Diese Diskurse, nachzulesen in neokonservativen Bestsellern der letzten Jahre, greifen die reaktionäre oder faschistische Literatur der 1930er Jahre auf (natürlich ohne das anzugeben), die das dahinsiechende Landleben und die ehrliche Krume gepriesen und die Stadt, die alles pervertiert, angeklagt haben. Dieser Diskurs der Schuldzuweisung, die Literatur von Houellebecq steht dafür exemplarisch, zielt in Wahrheit nur auf eins: Frankreichs Rückzug auf sich selbst, das Schließen der Grenzen, die Sorge um ein Selbst, das alles ausschließt, was von außen, von der Welt kommt.

So überrascht nicht, dass auf das blutige Drama politische Angst gefolgt ist.

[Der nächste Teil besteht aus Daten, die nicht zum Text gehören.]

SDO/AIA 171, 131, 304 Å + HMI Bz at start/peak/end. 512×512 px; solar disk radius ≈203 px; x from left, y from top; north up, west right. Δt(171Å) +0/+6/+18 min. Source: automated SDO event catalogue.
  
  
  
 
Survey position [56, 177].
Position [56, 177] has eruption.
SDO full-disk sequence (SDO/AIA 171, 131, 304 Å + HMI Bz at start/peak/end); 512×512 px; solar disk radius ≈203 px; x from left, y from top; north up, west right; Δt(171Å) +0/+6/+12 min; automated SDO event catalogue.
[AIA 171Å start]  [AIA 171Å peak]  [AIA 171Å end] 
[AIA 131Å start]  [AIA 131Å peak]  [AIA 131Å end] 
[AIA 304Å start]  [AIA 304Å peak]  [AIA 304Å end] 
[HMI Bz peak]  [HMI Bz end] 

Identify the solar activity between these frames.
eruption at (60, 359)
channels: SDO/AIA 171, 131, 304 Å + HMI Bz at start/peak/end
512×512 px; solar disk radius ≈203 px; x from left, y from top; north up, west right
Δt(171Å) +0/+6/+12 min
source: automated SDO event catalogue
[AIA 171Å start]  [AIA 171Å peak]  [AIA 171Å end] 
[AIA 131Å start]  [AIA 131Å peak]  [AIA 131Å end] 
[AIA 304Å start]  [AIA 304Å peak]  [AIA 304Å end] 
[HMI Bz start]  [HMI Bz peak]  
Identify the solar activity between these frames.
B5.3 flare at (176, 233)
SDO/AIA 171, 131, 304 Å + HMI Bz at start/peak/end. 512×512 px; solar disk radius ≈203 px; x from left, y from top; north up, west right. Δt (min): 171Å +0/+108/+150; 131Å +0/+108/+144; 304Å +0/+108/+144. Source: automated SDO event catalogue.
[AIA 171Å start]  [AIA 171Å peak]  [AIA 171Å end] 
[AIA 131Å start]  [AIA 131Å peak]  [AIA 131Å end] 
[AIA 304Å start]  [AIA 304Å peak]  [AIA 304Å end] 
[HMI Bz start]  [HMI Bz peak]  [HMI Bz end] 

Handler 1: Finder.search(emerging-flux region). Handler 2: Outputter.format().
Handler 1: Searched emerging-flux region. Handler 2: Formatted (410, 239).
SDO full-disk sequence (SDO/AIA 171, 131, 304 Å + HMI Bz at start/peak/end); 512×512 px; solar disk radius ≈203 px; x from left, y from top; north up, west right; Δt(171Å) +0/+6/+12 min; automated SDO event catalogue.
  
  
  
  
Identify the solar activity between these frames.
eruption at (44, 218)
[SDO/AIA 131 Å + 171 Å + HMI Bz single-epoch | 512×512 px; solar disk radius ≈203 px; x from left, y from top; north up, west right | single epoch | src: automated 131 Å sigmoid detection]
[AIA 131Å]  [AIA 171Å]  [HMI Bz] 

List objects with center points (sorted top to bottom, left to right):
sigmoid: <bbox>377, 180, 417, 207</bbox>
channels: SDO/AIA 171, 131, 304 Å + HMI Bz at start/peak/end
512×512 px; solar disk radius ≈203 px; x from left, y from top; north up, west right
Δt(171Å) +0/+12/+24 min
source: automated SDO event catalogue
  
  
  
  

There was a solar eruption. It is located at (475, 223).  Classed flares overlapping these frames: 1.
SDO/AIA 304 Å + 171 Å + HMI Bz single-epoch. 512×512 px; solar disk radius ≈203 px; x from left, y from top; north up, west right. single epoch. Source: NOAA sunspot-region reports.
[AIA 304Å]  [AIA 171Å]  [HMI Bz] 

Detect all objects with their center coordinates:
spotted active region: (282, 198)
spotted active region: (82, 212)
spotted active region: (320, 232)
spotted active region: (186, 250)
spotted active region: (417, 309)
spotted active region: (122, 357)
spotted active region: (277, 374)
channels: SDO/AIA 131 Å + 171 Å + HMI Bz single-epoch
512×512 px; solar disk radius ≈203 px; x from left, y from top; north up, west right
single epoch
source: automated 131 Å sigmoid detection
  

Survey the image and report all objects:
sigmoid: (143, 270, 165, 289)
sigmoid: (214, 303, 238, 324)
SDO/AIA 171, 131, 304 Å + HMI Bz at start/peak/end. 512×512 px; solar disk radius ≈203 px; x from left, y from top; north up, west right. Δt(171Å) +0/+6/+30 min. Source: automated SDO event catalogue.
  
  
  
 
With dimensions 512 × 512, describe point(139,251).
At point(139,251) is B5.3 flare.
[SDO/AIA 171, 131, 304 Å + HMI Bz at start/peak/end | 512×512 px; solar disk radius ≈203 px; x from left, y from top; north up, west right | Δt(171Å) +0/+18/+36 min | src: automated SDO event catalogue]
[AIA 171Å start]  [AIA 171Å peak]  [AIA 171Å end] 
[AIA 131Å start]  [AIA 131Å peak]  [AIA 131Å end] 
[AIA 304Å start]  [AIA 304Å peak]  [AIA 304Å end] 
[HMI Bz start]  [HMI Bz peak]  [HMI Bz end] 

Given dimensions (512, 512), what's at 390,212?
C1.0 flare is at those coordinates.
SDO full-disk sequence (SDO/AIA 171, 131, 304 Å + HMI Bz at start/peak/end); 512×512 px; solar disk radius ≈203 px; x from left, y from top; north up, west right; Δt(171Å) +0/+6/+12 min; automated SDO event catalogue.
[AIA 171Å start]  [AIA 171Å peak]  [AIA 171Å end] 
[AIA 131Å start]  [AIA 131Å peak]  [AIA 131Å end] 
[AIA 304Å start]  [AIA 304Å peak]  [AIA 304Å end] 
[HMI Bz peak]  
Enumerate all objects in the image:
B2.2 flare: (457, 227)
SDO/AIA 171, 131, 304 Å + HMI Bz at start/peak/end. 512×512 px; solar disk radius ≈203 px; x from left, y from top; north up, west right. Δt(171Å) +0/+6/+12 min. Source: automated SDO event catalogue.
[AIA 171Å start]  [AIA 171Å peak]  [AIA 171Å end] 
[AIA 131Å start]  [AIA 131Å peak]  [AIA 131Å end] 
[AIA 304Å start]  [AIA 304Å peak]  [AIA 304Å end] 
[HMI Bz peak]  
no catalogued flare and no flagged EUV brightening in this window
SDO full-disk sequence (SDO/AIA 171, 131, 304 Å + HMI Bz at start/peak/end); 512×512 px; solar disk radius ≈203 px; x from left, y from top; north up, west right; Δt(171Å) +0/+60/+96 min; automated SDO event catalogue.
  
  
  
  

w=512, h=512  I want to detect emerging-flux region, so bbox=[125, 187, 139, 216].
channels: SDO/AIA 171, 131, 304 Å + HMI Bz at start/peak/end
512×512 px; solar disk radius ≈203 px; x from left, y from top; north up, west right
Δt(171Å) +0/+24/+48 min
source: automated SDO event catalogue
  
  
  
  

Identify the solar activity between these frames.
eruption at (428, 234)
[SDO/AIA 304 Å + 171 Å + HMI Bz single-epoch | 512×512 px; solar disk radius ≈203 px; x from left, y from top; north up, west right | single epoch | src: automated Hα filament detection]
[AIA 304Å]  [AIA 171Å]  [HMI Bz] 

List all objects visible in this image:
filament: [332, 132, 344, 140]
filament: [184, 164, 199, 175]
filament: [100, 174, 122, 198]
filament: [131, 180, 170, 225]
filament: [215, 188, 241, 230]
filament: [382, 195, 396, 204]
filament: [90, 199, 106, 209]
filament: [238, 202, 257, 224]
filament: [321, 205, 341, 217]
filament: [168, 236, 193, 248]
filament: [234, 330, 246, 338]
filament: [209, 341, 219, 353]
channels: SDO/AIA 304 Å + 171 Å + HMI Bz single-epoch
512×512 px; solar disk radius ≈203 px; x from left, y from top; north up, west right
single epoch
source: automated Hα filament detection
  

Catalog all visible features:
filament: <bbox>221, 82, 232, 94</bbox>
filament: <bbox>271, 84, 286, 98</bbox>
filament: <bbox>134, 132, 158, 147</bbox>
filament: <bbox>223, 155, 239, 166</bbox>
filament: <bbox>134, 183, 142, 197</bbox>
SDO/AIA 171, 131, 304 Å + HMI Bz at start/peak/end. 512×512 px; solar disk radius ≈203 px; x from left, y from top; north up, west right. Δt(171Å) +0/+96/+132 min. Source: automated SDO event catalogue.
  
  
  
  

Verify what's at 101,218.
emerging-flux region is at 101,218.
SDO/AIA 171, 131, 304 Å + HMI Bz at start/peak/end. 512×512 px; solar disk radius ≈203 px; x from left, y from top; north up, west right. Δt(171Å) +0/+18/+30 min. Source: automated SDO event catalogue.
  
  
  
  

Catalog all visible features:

Und diese Angst hängt nicht nur mit den Sicherheitsgesetzen zusammen. Das Abschlachten dieser jungen Bourgeoisie liefert den Feinden des Universalismus, den Reaktionären, die nach Verteidigung Frankreichs gegen die Vielfalt rufen, tatsächlich den Beweis dafür, dass sie recht hatten: „Ihr, Prediger einer universalistischen Moral, ihr seid von jenen niedergemetzelt worden, die ihr verteidigen wolltet; euer Projekt ist aussichtslos.“

In Frankreich geht die angesichts von Reden und kriegerischen Taten wachsende Angst nicht allein auf den Freitag, den 13. November zurück. Urbane Lebensweisen, Sorgen um die anderen und kosmopolitische Ambitionen sind in Frankreich seit Anfang der Nullerjahre das Ziel ununterbrochener Salven aus dem Lager des neokonservativen Backlash; und das vor dem Hintergrund einer zunehmenden Radikalisierung und wachsenden Gewaltanwendung fanatischer Teile der migrantischen Jugend. Fügt man dann noch den ständig zunehmenden Druck durch Polizeipräsenz im alltäglichen Lebensumfeld hinzu, wird in Frankreich der Raum, in dem Vielfalt und Öffnung ihren Ausdruck finden, immer seltener. Und dafür sind die Terroristen des 13. November nicht die einzigen Verantwortlichen.